## 本文抜粋

_ _ _ _

福井総裁の村上ファンドへの投資という一件については既に
Bewaadさんや
47thさんのエントリで言い尽くされている面があるので、恐縮ですが。
立花隆さんがメディア ソシオ=ポリティクスで
福井総裁「利殖の構図」村上ファンド事件とは何かという記事を書いておられる。政治・外交ものや歴史ものに関していうと、この人の文章は読みがいがあるのだが、経済絡みのことになるといつもあちゃーという記事が多い。今回も期待通り。6月26日発売の「週刊現代」の記事「これが疑惑の総裁福井俊彦と『村上ファンド』の<秘>契約書だ!」を私はむろん入手していないのでなんとも言えない部分はあるのだが、どうも彼は閉ざされた特権的な人脈を問題にしているらしい。
驚くべきことには、同誌は福井総裁と村上ファンドの間の契約書を、一般には外部に出てこない「サイドレター」形式の秘密契約部分まで含めて入手し、それを詳細に分析した上で、これまでのこの問題に関する福井総裁の釈明発言がウソばかりであったことを暴いている。
たとえば、そもそも福井総裁がなぜ村上ファンドに投資したのかというその意図の説明だ。福井総裁は、それは金儲けが目的だったわけではなくて、日本の資本主義をもっと健全なものにするために、株主の権利をもっと拡充すべきだとする村上の主張に共鳴したためだとしていた。しかし、その投資がもっぱらキャピタルゲインを目的とするものであることが契約書に明記されている上、目標とする利回りが年25%というとてつもない額であったことが、サイドレターにちゃんと記されていたのである。

_ _ _ _

## 課題の目的
本文抜粋によると、サイドレターに記されていた目標利回りは年何%でしたか？

_ _ _ _

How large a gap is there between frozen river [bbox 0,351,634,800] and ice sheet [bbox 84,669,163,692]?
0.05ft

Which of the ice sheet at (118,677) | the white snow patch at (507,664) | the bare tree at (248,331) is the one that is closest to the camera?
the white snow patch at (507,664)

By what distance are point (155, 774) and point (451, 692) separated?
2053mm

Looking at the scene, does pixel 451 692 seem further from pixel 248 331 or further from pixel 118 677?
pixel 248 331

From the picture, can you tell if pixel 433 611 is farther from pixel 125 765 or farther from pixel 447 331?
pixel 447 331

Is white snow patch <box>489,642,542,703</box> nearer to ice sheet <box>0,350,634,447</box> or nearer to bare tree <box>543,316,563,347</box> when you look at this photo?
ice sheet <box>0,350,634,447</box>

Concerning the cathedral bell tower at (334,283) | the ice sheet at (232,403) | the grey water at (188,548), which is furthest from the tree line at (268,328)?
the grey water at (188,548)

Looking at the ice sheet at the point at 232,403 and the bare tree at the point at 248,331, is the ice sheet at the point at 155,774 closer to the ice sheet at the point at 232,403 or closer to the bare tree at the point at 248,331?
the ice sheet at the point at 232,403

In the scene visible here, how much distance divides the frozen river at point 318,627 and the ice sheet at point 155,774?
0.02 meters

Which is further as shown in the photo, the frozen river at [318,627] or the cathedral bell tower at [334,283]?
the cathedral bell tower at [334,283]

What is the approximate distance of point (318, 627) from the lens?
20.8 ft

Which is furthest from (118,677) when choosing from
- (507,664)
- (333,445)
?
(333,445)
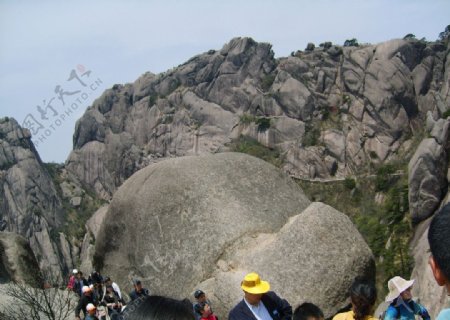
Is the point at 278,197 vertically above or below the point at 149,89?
above

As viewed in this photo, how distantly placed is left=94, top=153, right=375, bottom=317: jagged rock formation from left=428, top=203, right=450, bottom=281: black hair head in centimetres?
627

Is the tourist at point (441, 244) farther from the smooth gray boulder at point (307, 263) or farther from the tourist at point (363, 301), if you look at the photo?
the smooth gray boulder at point (307, 263)

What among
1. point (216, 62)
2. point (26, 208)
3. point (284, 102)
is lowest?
point (26, 208)

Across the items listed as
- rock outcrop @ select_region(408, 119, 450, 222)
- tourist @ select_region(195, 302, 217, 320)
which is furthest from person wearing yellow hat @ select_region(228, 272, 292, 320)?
rock outcrop @ select_region(408, 119, 450, 222)

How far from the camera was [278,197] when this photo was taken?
1005 centimetres

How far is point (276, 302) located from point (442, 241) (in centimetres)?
317

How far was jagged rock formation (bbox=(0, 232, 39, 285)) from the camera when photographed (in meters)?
16.1

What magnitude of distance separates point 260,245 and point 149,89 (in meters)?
75.8

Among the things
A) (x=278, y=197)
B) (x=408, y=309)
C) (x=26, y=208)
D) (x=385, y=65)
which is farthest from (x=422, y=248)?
(x=26, y=208)

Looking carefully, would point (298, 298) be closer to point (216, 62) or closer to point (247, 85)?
point (247, 85)

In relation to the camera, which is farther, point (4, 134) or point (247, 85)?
point (247, 85)

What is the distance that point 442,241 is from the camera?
6.40 feet

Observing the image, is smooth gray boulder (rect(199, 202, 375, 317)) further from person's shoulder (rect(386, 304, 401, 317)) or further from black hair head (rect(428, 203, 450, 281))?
black hair head (rect(428, 203, 450, 281))

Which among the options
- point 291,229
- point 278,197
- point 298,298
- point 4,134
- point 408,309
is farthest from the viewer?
point 4,134
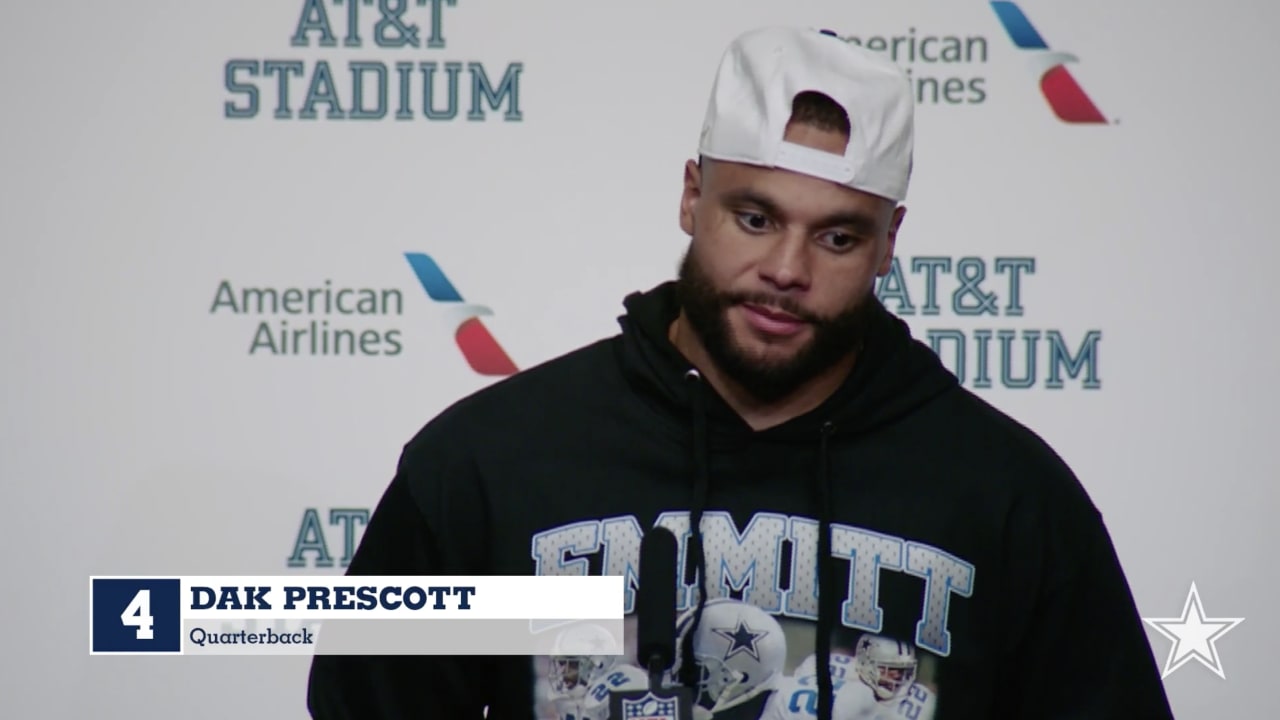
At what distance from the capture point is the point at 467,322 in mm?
2299

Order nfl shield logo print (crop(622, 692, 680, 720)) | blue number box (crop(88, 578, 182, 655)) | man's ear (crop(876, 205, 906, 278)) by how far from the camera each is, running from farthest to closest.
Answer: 1. blue number box (crop(88, 578, 182, 655))
2. man's ear (crop(876, 205, 906, 278))
3. nfl shield logo print (crop(622, 692, 680, 720))

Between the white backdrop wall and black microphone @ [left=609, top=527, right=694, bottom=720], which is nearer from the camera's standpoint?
black microphone @ [left=609, top=527, right=694, bottom=720]

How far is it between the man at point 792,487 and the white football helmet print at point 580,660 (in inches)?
1.4

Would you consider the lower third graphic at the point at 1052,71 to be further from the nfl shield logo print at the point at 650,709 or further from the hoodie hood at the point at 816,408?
the nfl shield logo print at the point at 650,709

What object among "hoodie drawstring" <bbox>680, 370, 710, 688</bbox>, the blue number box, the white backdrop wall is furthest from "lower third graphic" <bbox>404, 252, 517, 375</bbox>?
"hoodie drawstring" <bbox>680, 370, 710, 688</bbox>

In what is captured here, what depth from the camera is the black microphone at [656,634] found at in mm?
1397

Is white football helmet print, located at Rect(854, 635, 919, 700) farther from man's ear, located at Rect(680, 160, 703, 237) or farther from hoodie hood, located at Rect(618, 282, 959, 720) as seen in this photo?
man's ear, located at Rect(680, 160, 703, 237)

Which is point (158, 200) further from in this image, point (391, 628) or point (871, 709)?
point (871, 709)

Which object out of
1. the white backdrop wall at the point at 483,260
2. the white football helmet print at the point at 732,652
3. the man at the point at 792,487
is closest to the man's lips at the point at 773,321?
the man at the point at 792,487

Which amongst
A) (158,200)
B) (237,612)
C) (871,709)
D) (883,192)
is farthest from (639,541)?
(158,200)

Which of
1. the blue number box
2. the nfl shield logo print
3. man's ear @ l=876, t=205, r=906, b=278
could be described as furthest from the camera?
Result: the blue number box

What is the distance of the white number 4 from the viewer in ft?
7.50

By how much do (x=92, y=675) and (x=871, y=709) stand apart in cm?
134

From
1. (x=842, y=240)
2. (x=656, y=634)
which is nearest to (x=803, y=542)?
(x=656, y=634)
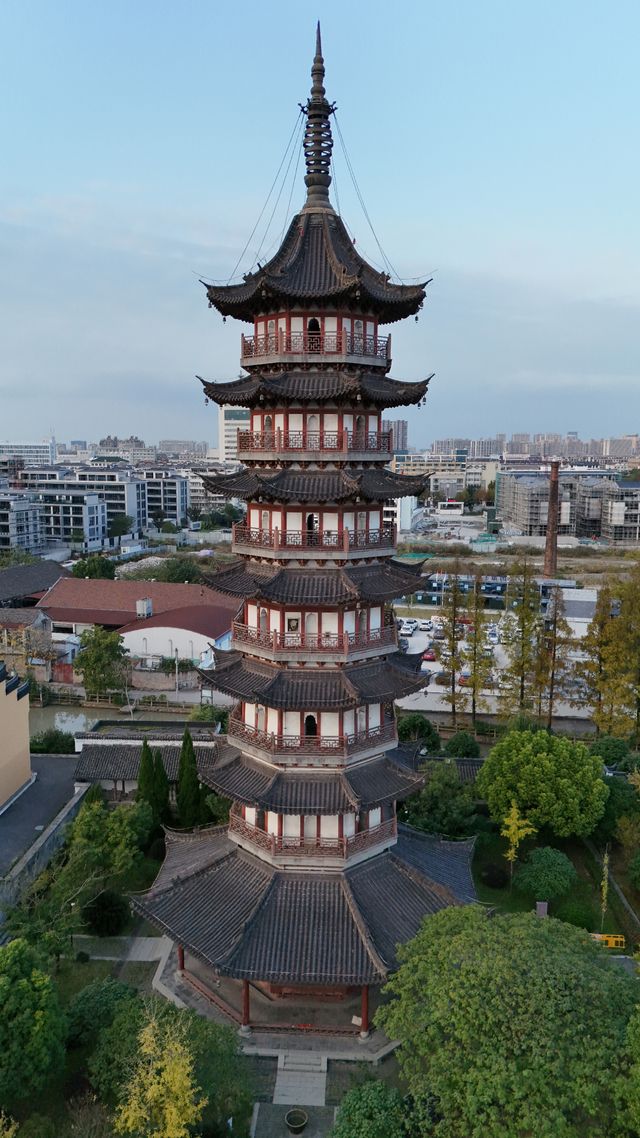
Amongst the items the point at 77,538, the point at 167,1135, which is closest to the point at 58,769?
the point at 167,1135

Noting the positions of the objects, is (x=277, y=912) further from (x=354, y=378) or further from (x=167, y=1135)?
(x=354, y=378)

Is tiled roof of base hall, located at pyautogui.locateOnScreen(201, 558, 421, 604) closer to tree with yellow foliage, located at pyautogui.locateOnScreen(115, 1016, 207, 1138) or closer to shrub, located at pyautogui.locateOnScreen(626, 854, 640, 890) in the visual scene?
tree with yellow foliage, located at pyautogui.locateOnScreen(115, 1016, 207, 1138)

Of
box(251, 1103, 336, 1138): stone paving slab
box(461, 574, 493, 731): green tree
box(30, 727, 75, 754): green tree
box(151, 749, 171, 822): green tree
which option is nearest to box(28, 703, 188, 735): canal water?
box(30, 727, 75, 754): green tree

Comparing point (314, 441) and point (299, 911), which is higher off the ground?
point (314, 441)

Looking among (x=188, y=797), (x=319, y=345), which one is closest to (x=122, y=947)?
(x=188, y=797)

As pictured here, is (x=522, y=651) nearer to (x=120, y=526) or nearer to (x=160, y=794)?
(x=160, y=794)

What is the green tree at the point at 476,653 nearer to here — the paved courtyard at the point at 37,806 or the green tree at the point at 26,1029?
the paved courtyard at the point at 37,806

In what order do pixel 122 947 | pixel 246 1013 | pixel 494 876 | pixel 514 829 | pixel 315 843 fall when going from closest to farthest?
pixel 246 1013
pixel 315 843
pixel 122 947
pixel 514 829
pixel 494 876
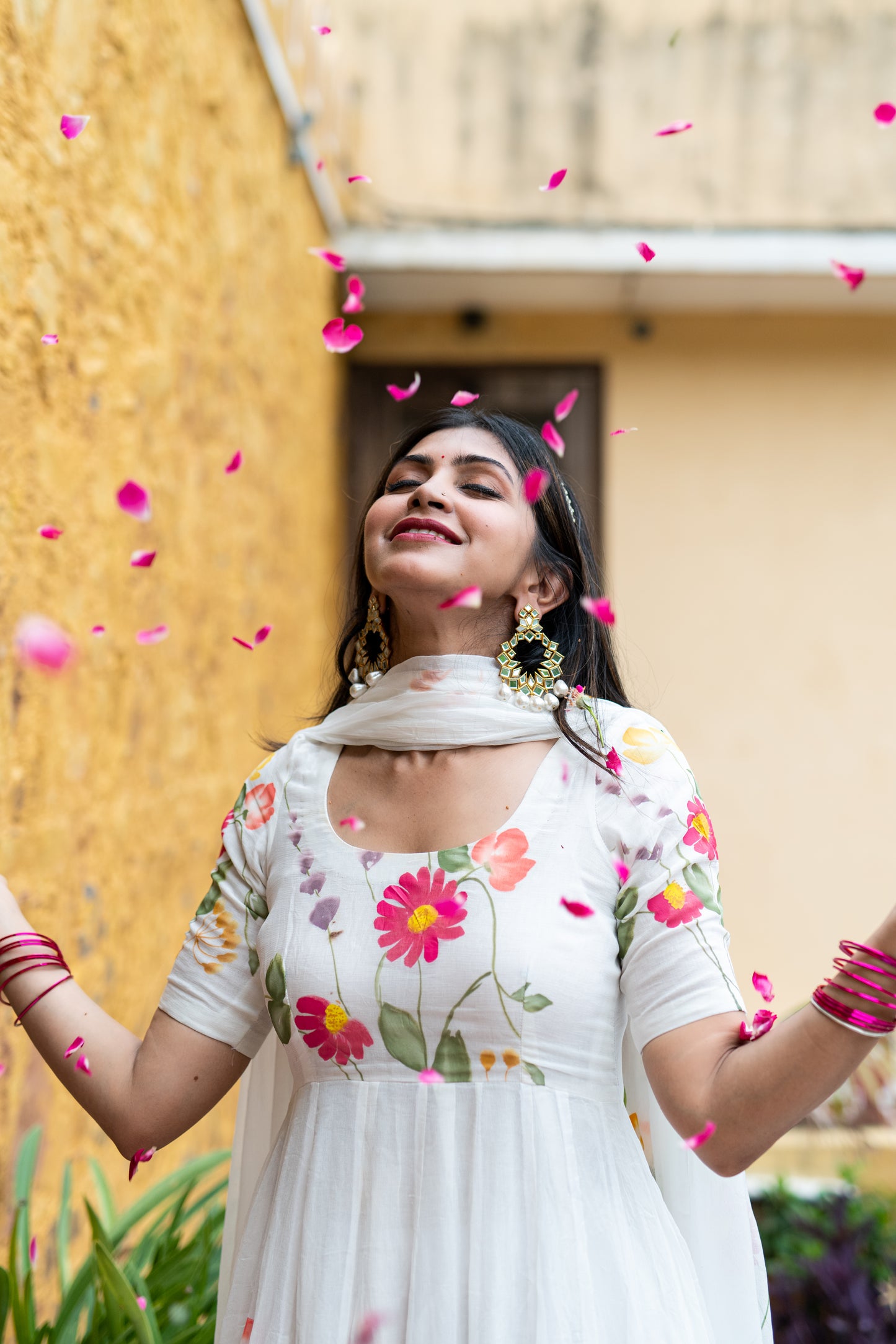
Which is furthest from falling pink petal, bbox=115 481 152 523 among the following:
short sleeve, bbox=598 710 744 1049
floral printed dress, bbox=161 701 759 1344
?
short sleeve, bbox=598 710 744 1049

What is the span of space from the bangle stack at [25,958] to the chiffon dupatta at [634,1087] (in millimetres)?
334

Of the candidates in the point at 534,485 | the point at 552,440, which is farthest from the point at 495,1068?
the point at 552,440

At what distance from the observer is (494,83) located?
5.09 metres

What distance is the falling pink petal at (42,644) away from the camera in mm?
2125

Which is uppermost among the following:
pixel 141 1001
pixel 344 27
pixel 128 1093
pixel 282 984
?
pixel 344 27

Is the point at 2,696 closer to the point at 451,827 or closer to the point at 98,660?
the point at 98,660

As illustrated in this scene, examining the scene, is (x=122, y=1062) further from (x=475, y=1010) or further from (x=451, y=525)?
(x=451, y=525)

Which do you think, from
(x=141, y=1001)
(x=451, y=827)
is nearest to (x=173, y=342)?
(x=141, y=1001)

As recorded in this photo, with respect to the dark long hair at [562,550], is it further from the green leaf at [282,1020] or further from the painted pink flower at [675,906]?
the green leaf at [282,1020]

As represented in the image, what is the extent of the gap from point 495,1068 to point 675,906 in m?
0.27

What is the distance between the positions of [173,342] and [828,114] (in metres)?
3.40

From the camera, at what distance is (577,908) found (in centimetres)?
137

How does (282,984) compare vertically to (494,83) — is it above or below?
below

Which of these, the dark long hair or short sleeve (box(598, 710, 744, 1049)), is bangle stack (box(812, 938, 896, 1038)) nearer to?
short sleeve (box(598, 710, 744, 1049))
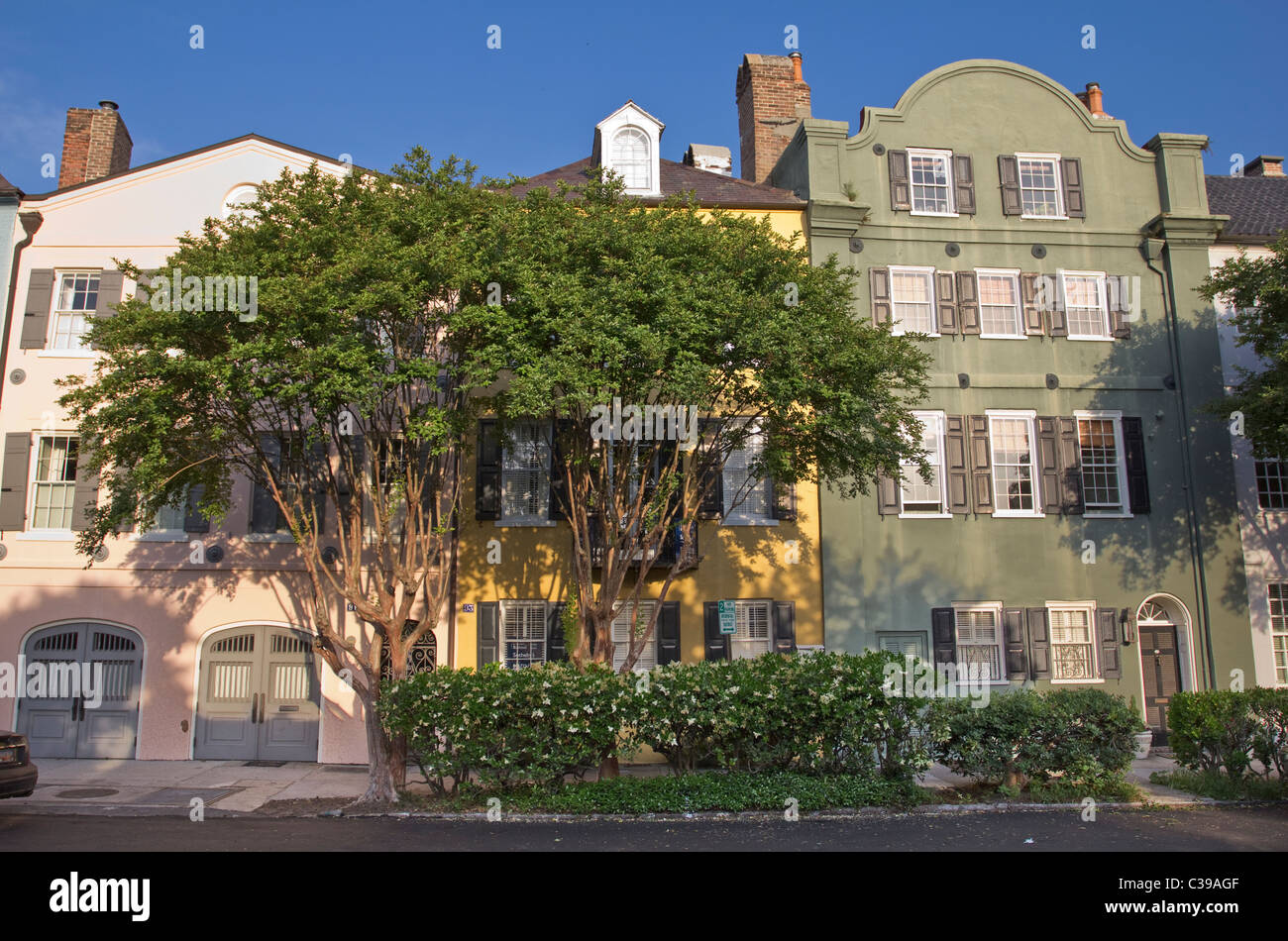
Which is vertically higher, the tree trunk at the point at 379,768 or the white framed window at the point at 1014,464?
the white framed window at the point at 1014,464

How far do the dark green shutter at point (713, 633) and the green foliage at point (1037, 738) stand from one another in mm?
4714

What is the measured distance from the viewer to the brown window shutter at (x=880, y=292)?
1714 cm

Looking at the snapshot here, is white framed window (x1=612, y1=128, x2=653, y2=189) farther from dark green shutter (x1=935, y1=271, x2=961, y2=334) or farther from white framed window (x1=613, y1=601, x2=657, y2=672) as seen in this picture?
white framed window (x1=613, y1=601, x2=657, y2=672)

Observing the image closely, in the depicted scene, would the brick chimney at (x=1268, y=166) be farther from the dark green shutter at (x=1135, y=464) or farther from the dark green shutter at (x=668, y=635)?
the dark green shutter at (x=668, y=635)

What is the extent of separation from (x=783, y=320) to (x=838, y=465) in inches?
102

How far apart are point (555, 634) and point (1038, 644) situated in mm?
8783

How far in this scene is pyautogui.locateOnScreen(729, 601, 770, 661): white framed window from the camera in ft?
52.1

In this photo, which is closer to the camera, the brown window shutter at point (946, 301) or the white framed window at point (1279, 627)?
the white framed window at point (1279, 627)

_ _ _ _

## 課題の解答
年25%